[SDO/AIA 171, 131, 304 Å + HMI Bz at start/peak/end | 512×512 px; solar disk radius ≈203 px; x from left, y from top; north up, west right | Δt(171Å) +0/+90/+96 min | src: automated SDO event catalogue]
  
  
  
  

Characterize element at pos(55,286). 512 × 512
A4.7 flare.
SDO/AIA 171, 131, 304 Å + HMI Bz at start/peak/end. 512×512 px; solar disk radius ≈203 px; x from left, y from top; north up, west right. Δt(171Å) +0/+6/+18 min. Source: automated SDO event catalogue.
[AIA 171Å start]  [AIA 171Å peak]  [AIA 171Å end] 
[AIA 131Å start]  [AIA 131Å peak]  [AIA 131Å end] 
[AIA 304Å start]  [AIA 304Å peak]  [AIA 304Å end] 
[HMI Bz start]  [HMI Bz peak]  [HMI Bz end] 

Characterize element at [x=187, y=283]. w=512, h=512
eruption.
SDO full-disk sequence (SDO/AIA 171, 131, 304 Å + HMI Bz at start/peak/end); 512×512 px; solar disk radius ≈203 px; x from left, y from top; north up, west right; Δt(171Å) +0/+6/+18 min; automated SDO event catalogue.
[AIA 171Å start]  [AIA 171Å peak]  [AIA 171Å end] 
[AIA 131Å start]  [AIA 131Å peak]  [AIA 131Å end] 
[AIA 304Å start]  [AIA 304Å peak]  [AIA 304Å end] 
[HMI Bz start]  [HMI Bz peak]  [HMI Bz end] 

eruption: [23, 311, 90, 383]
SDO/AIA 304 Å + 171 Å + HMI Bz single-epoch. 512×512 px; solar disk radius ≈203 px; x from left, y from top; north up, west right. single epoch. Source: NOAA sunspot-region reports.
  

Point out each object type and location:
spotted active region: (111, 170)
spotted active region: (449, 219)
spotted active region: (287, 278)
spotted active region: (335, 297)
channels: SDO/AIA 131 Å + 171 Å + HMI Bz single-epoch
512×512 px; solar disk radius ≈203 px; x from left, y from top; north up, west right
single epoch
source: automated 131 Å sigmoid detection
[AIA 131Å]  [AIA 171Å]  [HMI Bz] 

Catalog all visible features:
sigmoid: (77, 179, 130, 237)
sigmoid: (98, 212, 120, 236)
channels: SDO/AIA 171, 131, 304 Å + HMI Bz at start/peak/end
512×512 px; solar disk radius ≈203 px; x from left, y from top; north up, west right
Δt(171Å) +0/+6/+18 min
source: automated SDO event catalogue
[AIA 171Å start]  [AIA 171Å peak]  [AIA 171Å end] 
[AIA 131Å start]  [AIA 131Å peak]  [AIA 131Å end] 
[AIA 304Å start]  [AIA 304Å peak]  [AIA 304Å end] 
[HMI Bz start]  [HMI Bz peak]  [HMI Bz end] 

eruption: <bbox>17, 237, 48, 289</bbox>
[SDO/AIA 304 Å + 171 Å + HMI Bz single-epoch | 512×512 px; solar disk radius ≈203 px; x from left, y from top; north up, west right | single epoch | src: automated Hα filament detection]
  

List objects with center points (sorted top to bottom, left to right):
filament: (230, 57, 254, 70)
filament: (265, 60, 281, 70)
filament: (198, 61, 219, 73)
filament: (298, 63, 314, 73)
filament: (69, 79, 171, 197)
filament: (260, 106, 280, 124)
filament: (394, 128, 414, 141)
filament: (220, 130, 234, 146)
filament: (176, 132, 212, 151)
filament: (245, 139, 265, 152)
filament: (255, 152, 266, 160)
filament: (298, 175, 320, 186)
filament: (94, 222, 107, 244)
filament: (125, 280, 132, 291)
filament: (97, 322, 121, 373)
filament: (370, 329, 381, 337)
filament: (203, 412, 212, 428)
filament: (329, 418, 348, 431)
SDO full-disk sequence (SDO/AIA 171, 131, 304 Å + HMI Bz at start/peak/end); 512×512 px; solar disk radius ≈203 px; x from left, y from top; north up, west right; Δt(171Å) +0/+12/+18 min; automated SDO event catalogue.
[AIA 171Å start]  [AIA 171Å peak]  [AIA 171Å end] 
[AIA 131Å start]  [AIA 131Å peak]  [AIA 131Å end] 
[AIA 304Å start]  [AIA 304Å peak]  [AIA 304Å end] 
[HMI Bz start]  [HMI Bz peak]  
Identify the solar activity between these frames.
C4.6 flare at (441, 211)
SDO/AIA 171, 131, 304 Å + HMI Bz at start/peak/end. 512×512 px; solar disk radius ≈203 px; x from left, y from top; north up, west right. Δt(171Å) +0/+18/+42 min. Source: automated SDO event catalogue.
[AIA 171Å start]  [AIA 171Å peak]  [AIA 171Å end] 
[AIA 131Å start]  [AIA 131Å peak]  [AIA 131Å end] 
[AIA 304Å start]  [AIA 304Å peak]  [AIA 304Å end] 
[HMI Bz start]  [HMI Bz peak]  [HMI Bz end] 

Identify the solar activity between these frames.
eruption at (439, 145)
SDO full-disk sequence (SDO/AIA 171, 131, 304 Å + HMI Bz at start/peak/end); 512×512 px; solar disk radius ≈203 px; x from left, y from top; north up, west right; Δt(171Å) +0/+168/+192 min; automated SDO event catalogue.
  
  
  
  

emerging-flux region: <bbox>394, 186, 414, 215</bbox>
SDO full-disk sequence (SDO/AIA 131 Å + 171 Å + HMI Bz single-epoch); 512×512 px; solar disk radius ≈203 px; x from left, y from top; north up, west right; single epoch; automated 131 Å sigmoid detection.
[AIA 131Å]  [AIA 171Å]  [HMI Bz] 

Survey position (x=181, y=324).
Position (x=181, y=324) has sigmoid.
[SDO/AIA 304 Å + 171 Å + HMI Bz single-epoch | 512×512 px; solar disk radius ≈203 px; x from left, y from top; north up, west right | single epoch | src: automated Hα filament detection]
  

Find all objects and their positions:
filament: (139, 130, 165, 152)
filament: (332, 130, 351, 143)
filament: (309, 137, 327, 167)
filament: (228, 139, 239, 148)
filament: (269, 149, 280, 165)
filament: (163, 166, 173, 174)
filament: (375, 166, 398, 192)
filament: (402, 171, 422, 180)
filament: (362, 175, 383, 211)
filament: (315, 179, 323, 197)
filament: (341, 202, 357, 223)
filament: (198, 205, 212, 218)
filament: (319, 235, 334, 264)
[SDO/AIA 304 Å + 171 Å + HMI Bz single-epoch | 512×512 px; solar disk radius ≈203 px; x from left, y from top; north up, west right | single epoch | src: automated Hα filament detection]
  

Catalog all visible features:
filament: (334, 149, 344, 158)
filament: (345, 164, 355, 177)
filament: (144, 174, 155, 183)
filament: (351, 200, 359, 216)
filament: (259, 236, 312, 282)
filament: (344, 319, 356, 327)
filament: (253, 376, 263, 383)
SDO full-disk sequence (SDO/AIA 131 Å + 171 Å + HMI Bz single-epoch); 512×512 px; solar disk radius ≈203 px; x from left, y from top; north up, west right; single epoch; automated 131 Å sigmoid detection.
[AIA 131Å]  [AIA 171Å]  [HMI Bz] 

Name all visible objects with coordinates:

——

Reproduce every line of the entries above verbatim, without any changes.

[SDO/AIA 171, 131, 304 Å + HMI Bz at start/peak/end | 512×512 px; solar disk radius ≈203 px; x from left, y from top; north up, west right | Δt(171Å) +0/+90/+96 min | src: automated SDO event catalogue]
  
  
  
  

Characterize element at pos(55,286). 512 × 512
A4.7 flare.
SDO/AIA 171, 131, 304 Å + HMI Bz at start/peak/end. 512×512 px; solar disk radius ≈203 px; x from left, y from top; north up, west right. Δt(171Å) +0/+6/+18 min. Source: automated SDO event catalogue.
[AIA 171Å start]  [AIA 171Å peak]  [AIA 171Å end] 
[AIA 131Å start]  [AIA 131Å peak]  [AIA 131Å end] 
[AIA 304Å start]  [AIA 304Å peak]  [AIA 304Å end] 
[HMI Bz start]  [HMI Bz peak]  [HMI Bz end] 

Characterize element at [x=187, y=283]. w=512, h=512
eruption.
SDO full-disk sequence (SDO/AIA 171, 131, 304 Å + HMI Bz at start/peak/end); 512×512 px; solar disk radius ≈203 px; x from left, y from top; north up, west right; Δt(171Å) +0/+6/+18 min; automated SDO event catalogue.
[AIA 171Å start]  [AIA 171Å peak]  [AIA 171Å end] 
[AIA 131Å start]  [AIA 131Å peak]  [AIA 131Å end] 
[AIA 304Å start]  [AIA 304Å peak]  [AIA 304Å end] 
[HMI Bz start]  [HMI Bz peak]  [HMI Bz end] 

eruption: [23, 311, 90, 383]
SDO/AIA 304 Å + 171 Å + HMI Bz single-epoch. 512×512 px; solar disk radius ≈203 px; x from left, y from top; north up, west right. single epoch. Source: NOAA sunspot-region reports.
  

Point out each object type and location:
spotted active region: (111, 170)
spotted active region: (449, 219)
spotted active region: (287, 278)
spotted active region: (335, 297)
channels: SDO/AIA 131 Å + 171 Å + HMI Bz single-epoch
512×512 px; solar disk radius ≈203 px; x from left, y from top; north up, west right
single epoch
source: automated 131 Å sigmoid detection
[AIA 131Å]  [AIA 171Å]  [HMI Bz] 

Catalog all visible features:
sigmoid: (77, 179, 130, 237)
sigmoid: (98, 212, 120, 236)
channels: SDO/AIA 171, 131, 304 Å + HMI Bz at start/peak/end
512×512 px; solar disk radius ≈203 px; x from left, y from top; north up, west right
Δt(171Å) +0/+6/+18 min
source: automated SDO event catalogue
[AIA 171Å start]  [AIA 171Å peak]  [AIA 171Å end] 
[AIA 131Å start]  [AIA 131Å peak]  [AIA 131Å end] 
[AIA 304Å start]  [AIA 304Å peak]  [AIA 304Å end] 
[HMI Bz start]  [HMI Bz peak]  [HMI Bz end] 

eruption: <bbox>17, 237, 48, 289</bbox>
[SDO/AIA 304 Å + 171 Å + HMI Bz single-epoch | 512×512 px; solar disk radius ≈203 px; x from left, y from top; north up, west right | single epoch | src: automated Hα filament detection]
  

List objects with center points (sorted top to bottom, left to right):
filament: (230, 57, 254, 70)
filament: (265, 60, 281, 70)
filament: (198, 61, 219, 73)
filament: (298, 63, 314, 73)
filament: (69, 79, 171, 197)
filament: (260, 106, 280, 124)
filament: (394, 128, 414, 141)
filament: (220, 130, 234, 146)
filament: (176, 132, 212, 151)
filament: (245, 139, 265, 152)
filament: (255, 152, 266, 160)
filament: (298, 175, 320, 186)
filament: (94, 222, 107, 244)
filament: (125, 280, 132, 291)
filament: (97, 322, 121, 373)
filament: (370, 329, 381, 337)
filament: (203, 412, 212, 428)
filament: (329, 418, 348, 431)
SDO full-disk sequence (SDO/AIA 171, 131, 304 Å + HMI Bz at start/peak/end); 512×512 px; solar disk radius ≈203 px; x from left, y from top; north up, west right; Δt(171Å) +0/+12/+18 min; automated SDO event catalogue.
[AIA 171Å start]  [AIA 171Å peak]  [AIA 171Å end] 
[AIA 131Å start]  [AIA 131Å peak]  [AIA 131Å end] 
[AIA 304Å start]  [AIA 304Å peak]  [AIA 304Å end] 
[HMI Bz start]  [HMI Bz peak]  
Identify the solar activity between these frames.
C4.6 flare at (441, 211)
SDO/AIA 171, 131, 304 Å + HMI Bz at start/peak/end. 512×512 px; solar disk radius ≈203 px; x from left, y from top; north up, west right. Δt(171Å) +0/+18/+42 min. Source: automated SDO event catalogue.
[AIA 171Å start]  [AIA 171Å peak]  [AIA 171Å end] 
[AIA 131Å start]  [AIA 131Å peak]  [AIA 131Å end] 
[AIA 304Å start]  [AIA 304Å peak]  [AIA 304Å end] 
[HMI Bz start]  [HMI Bz peak]  [HMI Bz end] 

Identify the solar activity between these frames.
eruption at (439, 145)
SDO full-disk sequence (SDO/AIA 171, 131, 304 Å + HMI Bz at start/peak/end); 512×512 px; solar disk radius ≈203 px; x from left, y from top; north up, west right; Δt(171Å) +0/+168/+192 min; automated SDO event catalogue.
  
  
  
  

emerging-flux region: <bbox>394, 186, 414, 215</bbox>
SDO full-disk sequence (SDO/AIA 131 Å + 171 Å + HMI Bz single-epoch); 512×512 px; solar disk radius ≈203 px; x from left, y from top; north up, west right; single epoch; automated 131 Å sigmoid detection.
[AIA 131Å]  [AIA 171Å]  [HMI Bz] 

Survey position (x=181, y=324).
Position (x=181, y=324) has sigmoid.
[SDO/AIA 304 Å + 171 Å + HMI Bz single-epoch | 512×512 px; solar disk radius ≈203 px; x from left, y from top; north up, west right | single epoch | src: automated Hα filament detection]
  

Find all objects and their positions:
filament: (139, 130, 165, 152)
filament: (332, 130, 351, 143)
filament: (309, 137, 327, 167)
filament: (228, 139, 239, 148)
filament: (269, 149, 280, 165)
filament: (163, 166, 173, 174)
filament: (375, 166, 398, 192)
filament: (402, 171, 422, 180)
filament: (362, 175, 383, 211)
filament: (315, 179, 323, 197)
filament: (341, 202, 357, 223)
filament: (198, 205, 212, 218)
filament: (319, 235, 334, 264)
[SDO/AIA 304 Å + 171 Å + HMI Bz single-epoch | 512×512 px; solar disk radius ≈203 px; x from left, y from top; north up, west right | single epoch | src: automated Hα filament detection]
  

Catalog all visible features:
filament: (334, 149, 344, 158)
filament: (345, 164, 355, 177)
filament: (144, 174, 155, 183)
filament: (351, 200, 359, 216)
filament: (259, 236, 312, 282)
filament: (344, 319, 356, 327)
filament: (253, 376, 263, 383)
SDO full-disk sequence (SDO/AIA 131 Å + 171 Å + HMI Bz single-epoch); 512×512 px; solar disk radius ≈203 px; x from left, y from top; north up, west right; single epoch; automated 131 Å sigmoid detection.
[AIA 131Å]  [AIA 171Å]  [HMI Bz] 

Name all visible objects with coordinates:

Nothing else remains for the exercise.